The project is led by UB physicist Arnd Pralle, who has pioneered a method of using tiny, magnetic particles to remotely induce neurons to fire.
The ability to stimulate different neuronal networks on command would help scientists gain new information about how circuits within the brain control behavior. This capability would be of particular value to researchers studying Parkinson’s disease, traumatic brain injury and other problems caused by damaged or malfunctioning of neurons.
The Human Frontier Science Program (HFSP) grant adds to $1.3 million that the UB-led research already has received from the National Institute of Mental Health.
Using the HFSP award, scientists will develop new biocompatible nanoparticles and identify the arrangements of nanoparticles that promote the fastest signaling.
The grant will fund the work of Pralle and three partners: neurologist Thomas Knoepfel from the RIKEN Brain Science Institute in Wako-shi, Japan; physicist Wolfgang Parak from Philipps University in Marburg, Germany; and microbiologist Dirk Schueler from Ludwig Maximilians University in Munich, Germany.
“Having the close collaboration with experts in complementary fields will really push our project forward,” says Pralle, an assistant professor in the UB Department of Physics.
The team was one of 25 that received program grants from a field of applications that included almost 800 letters of intent.
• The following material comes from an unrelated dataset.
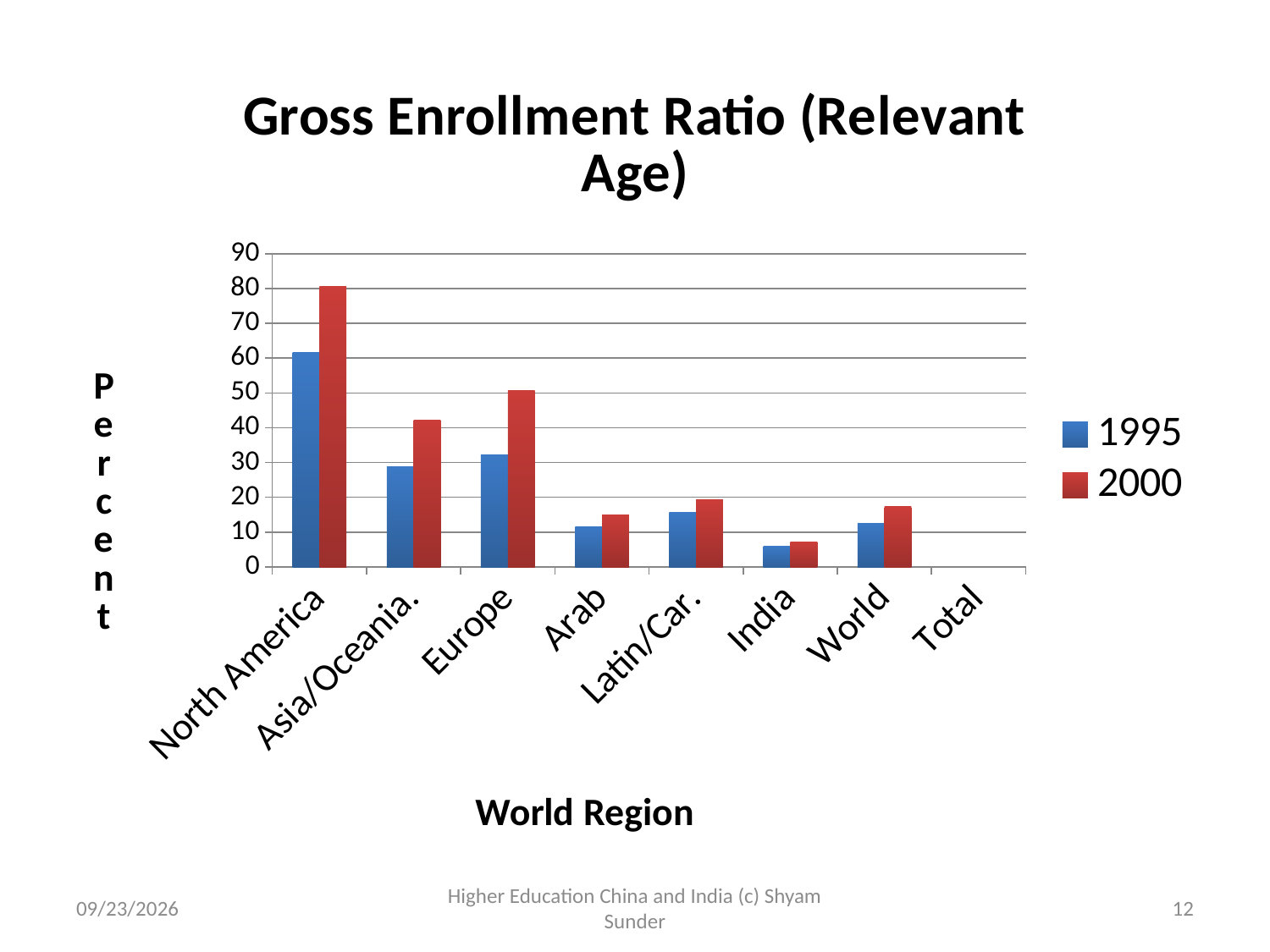
Which region has the larger 1995 value, Arab or Latin/Car.? Latin/Car. Is the value for India in 2000 greater or less than 10? less Which region has the highest value for 2000? North America Is the value for Asia/Oceania in 2000 greater or less than 40? greater How many series does the legend list? 2 What is the title of the chart? Gross Enrollment Ratio (Relevant Age) Is the value for Europe in 1995 greater or less than 30? greater Which region has the lowest value for 1995? India What kind of chart is shown on the slide? bar chart How many category labels are shown on the x axis? 8 Which is larger for Europe, the 1995 value or the 2000 value? 2000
The HFSP grant program prioritizes international and intercontinental collaborations between biologists and scientists from other fields.
Pralle’s technique for remote neuro-stimulation involves the use of heated, magnetic nanoparticles to open heat-activated ion channels in the brain.
In a nutshell, scientists apply an alternating magnetic field to the brain that causes the particles’ magnetization to flip rapidly, generating heat. That heat then stimulates the ion channels to open, depolarizing the neurons and causing them to fire.
The specific research funded by the Human Frontier Science Program will involve developing and testing two different kinds of magnetic nanoparticles: artificial particles with biocompatible coatings that Parak will develop and protein-coated particles that Schueler will synthesize using bacteria.
Knoepfel will apply the technology in brain slices and in vivo, while Pralle will work to optimize the speed and efficiency of signaling.